PROMPT: Copy the lines verbatim, beginning with the line that contains "In the scene captured" and continuing through the end of the data, and only those lines.

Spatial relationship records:

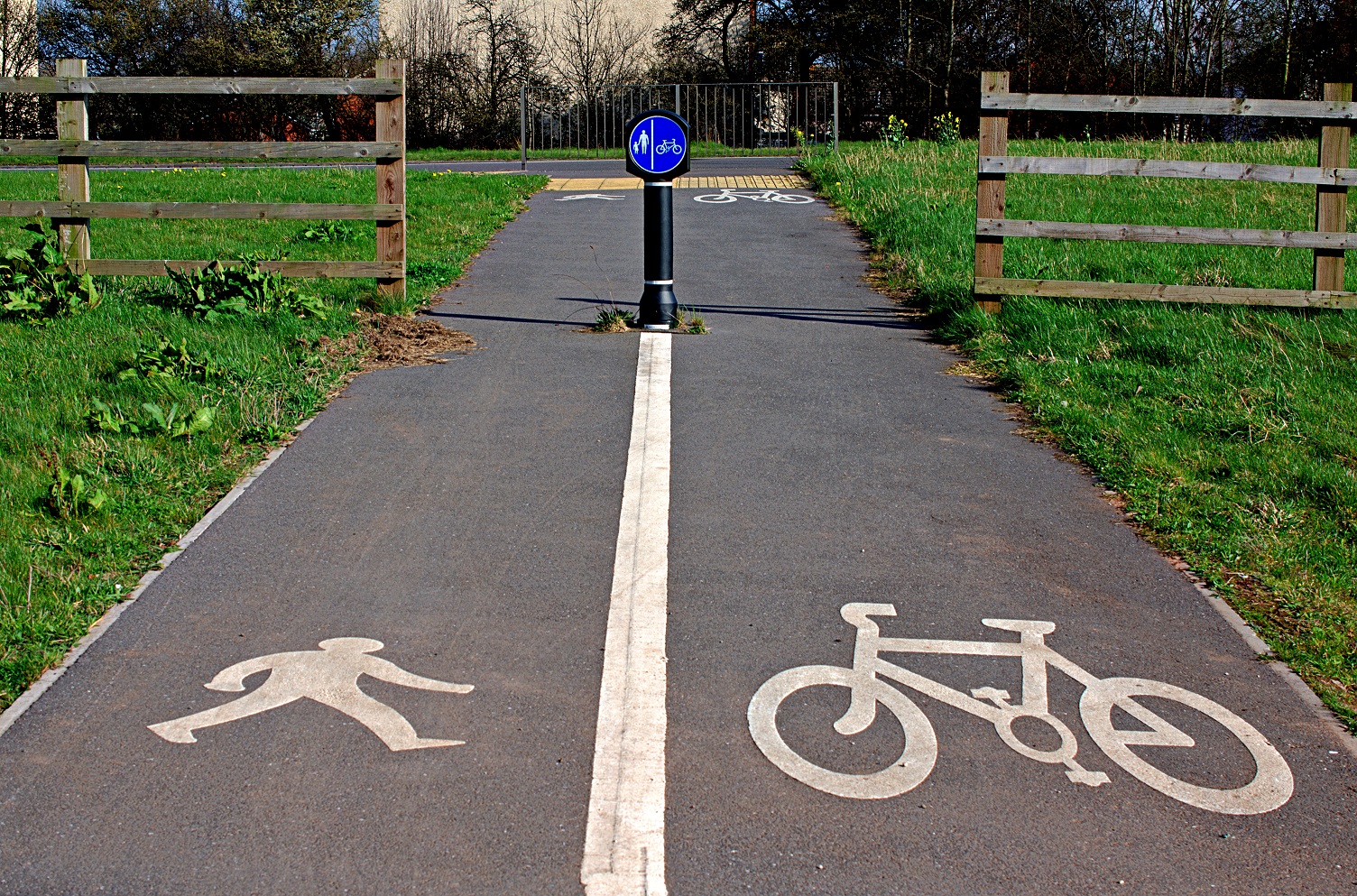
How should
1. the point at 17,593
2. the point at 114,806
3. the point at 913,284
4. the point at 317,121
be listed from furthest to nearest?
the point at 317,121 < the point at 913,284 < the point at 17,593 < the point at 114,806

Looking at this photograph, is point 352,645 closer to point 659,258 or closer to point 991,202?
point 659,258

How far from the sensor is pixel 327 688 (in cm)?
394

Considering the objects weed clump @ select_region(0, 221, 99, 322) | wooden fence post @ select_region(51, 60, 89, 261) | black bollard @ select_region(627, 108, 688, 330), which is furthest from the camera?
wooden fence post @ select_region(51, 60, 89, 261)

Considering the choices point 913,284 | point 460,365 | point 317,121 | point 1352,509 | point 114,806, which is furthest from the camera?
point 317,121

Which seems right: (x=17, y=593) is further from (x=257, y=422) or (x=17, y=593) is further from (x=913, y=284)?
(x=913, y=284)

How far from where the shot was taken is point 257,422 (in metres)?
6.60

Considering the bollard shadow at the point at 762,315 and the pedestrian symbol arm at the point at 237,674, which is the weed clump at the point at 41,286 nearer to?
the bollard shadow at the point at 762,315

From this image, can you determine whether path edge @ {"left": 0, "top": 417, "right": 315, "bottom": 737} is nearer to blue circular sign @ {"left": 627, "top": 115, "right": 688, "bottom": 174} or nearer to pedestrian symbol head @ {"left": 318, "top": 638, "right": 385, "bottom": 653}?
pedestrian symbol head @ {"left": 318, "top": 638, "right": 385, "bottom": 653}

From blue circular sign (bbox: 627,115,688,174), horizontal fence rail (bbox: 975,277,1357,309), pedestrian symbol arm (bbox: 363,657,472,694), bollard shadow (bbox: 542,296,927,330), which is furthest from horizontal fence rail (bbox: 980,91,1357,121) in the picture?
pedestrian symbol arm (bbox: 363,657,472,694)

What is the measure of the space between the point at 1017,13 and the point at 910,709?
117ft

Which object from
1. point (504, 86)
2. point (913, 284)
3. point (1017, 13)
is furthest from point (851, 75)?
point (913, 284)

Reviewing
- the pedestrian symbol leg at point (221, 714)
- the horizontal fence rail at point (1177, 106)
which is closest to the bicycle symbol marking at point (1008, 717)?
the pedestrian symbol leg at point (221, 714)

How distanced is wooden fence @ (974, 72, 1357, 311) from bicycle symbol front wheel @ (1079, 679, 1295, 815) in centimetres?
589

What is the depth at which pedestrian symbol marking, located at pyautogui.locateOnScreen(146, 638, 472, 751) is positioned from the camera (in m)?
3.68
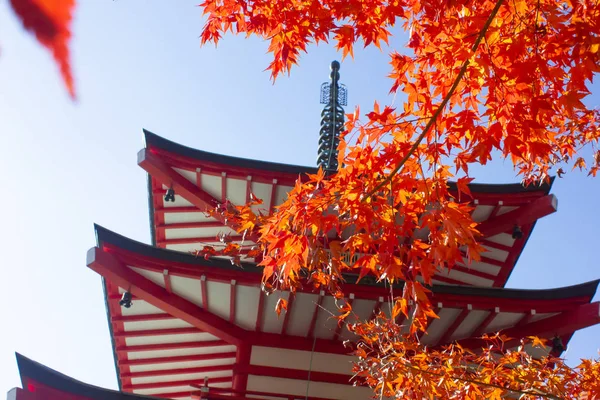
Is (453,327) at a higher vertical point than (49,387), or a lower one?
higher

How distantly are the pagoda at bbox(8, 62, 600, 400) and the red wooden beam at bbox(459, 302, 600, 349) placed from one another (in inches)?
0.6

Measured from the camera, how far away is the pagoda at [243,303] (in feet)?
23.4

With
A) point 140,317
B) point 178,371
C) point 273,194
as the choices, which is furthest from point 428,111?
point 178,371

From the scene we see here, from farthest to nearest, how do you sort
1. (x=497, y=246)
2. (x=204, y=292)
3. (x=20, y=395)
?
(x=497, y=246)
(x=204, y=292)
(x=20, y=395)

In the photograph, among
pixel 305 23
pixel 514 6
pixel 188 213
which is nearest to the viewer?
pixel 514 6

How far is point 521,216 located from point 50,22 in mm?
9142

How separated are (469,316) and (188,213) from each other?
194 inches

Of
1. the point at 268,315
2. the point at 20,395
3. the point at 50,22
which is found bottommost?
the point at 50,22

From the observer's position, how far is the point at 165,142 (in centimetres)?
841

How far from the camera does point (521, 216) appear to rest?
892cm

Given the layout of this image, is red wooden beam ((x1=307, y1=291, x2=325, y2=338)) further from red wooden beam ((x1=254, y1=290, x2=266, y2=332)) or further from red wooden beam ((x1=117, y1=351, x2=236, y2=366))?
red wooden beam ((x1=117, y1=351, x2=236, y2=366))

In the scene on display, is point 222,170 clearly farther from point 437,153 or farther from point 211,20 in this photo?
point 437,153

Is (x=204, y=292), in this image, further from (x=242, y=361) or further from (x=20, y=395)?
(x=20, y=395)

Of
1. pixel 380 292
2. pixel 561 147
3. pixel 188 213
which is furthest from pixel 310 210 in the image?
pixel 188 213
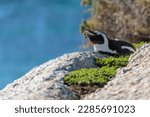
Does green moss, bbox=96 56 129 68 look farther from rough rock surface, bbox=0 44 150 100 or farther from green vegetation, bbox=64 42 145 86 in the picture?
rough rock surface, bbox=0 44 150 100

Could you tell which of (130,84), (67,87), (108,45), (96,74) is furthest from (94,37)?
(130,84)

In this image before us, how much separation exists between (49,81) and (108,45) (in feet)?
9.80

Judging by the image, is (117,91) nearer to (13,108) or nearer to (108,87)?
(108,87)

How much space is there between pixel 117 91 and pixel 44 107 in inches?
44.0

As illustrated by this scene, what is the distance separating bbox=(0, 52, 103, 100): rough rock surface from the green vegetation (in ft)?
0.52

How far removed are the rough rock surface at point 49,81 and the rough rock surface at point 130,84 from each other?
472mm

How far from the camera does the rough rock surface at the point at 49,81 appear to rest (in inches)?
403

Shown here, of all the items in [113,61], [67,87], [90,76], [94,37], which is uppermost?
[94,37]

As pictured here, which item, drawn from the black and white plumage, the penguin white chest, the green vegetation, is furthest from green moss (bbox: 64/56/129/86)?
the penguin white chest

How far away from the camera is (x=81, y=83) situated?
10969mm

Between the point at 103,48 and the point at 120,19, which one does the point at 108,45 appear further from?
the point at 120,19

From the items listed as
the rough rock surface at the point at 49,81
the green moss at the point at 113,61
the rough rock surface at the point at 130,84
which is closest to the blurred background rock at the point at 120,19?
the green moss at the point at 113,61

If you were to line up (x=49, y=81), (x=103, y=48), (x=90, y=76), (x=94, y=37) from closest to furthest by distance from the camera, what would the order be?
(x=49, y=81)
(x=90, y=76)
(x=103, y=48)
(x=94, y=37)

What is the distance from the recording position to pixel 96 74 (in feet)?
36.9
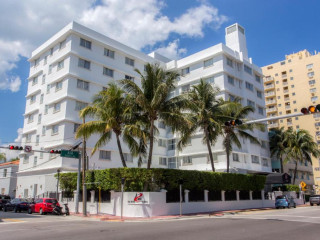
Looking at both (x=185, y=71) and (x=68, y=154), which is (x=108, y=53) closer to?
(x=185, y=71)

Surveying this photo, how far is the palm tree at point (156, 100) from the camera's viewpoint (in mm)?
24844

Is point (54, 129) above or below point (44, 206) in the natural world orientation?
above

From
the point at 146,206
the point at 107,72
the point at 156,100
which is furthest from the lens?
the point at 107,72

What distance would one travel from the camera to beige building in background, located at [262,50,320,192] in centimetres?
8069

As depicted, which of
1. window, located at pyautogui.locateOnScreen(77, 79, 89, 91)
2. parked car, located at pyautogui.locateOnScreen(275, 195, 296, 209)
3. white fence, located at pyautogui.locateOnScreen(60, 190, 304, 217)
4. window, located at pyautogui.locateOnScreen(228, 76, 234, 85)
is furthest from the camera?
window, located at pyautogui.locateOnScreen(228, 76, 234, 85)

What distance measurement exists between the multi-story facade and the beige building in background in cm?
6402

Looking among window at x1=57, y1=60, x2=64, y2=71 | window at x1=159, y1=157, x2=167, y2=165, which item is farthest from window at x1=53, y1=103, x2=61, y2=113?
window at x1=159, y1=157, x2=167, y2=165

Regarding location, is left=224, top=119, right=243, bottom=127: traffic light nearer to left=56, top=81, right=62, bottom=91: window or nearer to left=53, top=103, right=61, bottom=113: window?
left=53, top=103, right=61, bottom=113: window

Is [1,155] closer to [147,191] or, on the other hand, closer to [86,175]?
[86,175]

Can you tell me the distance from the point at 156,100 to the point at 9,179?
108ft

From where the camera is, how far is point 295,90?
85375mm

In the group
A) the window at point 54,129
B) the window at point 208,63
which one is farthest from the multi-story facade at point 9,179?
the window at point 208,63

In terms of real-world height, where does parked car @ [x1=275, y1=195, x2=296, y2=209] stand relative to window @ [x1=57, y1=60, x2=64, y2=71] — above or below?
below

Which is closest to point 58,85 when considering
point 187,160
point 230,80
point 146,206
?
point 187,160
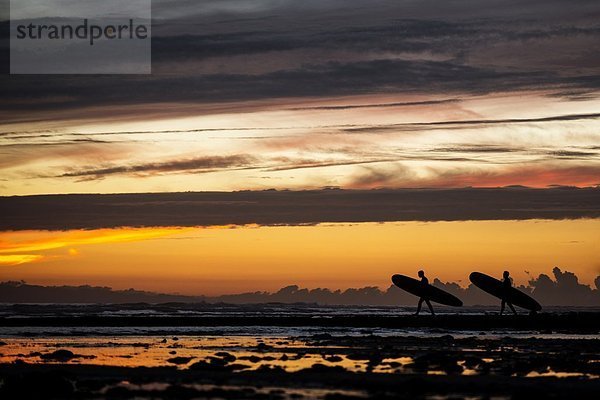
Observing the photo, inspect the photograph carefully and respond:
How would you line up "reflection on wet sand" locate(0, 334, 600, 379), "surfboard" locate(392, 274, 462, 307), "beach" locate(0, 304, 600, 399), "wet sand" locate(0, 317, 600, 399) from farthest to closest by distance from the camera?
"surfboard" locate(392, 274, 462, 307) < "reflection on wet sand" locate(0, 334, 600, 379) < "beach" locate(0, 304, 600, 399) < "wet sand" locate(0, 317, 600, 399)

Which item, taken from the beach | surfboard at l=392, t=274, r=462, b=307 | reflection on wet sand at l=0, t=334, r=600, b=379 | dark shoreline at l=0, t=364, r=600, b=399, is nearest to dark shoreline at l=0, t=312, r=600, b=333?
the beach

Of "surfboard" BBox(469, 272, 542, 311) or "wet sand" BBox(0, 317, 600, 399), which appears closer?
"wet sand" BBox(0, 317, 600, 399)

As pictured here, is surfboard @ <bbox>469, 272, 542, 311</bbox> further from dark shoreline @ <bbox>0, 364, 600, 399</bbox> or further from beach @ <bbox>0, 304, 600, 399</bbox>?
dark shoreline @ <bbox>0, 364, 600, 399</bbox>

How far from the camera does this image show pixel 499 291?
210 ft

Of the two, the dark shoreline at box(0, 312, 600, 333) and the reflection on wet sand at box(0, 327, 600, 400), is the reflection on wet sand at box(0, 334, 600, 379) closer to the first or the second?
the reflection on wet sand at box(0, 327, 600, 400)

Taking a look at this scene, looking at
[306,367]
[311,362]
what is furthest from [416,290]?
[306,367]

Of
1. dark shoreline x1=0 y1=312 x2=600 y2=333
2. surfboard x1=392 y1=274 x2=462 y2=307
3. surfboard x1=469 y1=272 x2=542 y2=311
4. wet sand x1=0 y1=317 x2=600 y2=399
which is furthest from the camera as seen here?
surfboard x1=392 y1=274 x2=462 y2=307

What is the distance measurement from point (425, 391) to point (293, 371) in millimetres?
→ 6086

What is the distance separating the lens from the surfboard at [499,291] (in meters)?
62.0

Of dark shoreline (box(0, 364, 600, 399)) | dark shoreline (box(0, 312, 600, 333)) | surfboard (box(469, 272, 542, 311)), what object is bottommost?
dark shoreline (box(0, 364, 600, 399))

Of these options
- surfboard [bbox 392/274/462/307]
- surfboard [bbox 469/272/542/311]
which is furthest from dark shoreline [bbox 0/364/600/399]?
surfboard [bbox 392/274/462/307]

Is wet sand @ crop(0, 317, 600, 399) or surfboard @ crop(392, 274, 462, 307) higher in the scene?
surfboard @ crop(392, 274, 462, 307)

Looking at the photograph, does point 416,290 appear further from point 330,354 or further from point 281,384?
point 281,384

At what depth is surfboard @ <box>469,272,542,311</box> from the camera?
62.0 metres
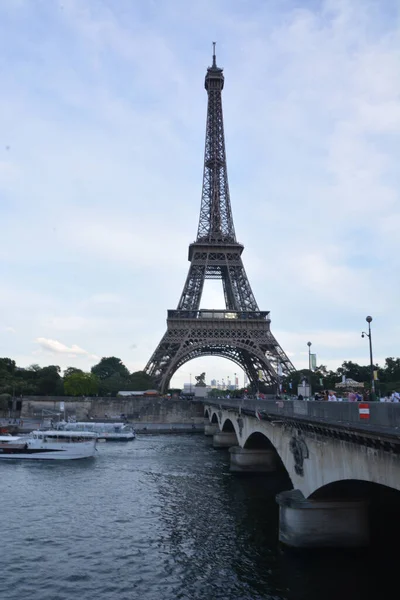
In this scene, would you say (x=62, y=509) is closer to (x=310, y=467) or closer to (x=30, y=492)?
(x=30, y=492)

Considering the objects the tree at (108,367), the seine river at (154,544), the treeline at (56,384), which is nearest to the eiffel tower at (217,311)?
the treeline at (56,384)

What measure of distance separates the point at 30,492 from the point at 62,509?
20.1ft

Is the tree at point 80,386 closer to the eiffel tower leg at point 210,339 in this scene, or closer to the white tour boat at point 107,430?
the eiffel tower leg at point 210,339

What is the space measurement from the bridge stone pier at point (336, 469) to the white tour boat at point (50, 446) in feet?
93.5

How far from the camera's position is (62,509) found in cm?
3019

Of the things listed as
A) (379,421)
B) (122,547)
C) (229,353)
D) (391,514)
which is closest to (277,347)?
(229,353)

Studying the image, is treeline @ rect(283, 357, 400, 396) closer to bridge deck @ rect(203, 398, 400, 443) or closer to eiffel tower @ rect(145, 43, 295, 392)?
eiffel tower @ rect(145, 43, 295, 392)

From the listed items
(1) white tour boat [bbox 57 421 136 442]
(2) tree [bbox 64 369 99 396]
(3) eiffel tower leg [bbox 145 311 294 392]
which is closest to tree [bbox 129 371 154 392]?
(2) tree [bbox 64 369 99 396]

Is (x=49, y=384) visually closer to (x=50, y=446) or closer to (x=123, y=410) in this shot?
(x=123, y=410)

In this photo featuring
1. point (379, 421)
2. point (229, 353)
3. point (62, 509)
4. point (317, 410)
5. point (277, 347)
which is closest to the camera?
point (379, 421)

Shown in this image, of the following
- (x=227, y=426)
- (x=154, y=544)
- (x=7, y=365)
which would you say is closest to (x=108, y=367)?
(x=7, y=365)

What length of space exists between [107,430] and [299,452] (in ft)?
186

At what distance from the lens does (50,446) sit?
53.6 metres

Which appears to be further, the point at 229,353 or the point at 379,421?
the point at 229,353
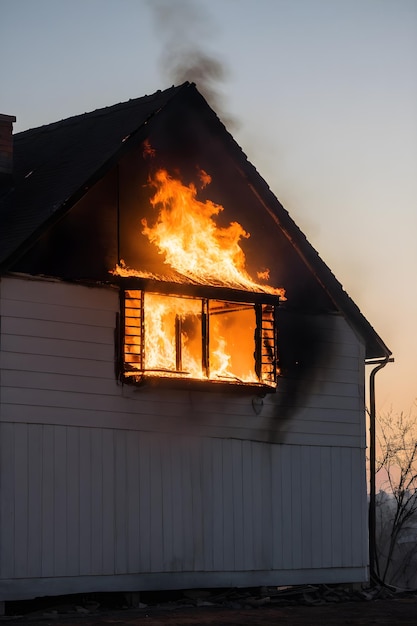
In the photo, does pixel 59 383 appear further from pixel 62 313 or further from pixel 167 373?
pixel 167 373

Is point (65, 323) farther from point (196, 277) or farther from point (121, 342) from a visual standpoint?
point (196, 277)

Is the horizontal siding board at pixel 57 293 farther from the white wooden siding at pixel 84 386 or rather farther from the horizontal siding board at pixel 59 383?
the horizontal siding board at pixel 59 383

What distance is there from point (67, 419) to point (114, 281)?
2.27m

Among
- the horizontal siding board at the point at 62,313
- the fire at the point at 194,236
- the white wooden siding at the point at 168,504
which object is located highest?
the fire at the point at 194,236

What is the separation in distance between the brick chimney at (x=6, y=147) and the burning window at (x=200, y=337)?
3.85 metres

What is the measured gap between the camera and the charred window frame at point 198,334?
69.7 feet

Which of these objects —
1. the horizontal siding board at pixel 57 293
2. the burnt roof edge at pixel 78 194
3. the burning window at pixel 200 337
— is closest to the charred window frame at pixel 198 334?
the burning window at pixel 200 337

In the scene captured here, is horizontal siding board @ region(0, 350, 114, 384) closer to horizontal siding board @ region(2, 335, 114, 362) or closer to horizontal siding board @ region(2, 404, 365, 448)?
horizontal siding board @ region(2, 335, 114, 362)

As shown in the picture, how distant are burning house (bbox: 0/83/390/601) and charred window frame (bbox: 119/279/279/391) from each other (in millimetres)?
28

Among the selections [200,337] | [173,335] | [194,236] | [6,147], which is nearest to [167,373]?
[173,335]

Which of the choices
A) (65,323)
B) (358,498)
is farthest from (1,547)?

RESPONSE TO THIS EXERCISE:
In the scene captured here, is horizontal siding board @ region(0, 350, 114, 384) closer to horizontal siding board @ region(2, 335, 114, 362) or closer to horizontal siding board @ region(2, 404, 365, 448)?
horizontal siding board @ region(2, 335, 114, 362)

As shown in the picture, how distant are burning house (bbox: 0/83/390/601) and charred window frame (bbox: 119/279/279/391) from each other (in millimetres)?
28

Among the selections [200,337] | [173,335] | [194,236] | [6,147], which is nearest to [167,373]?
[173,335]

Which of the choices
A) (65,323)
B) (358,498)
is farthest from (1,547)?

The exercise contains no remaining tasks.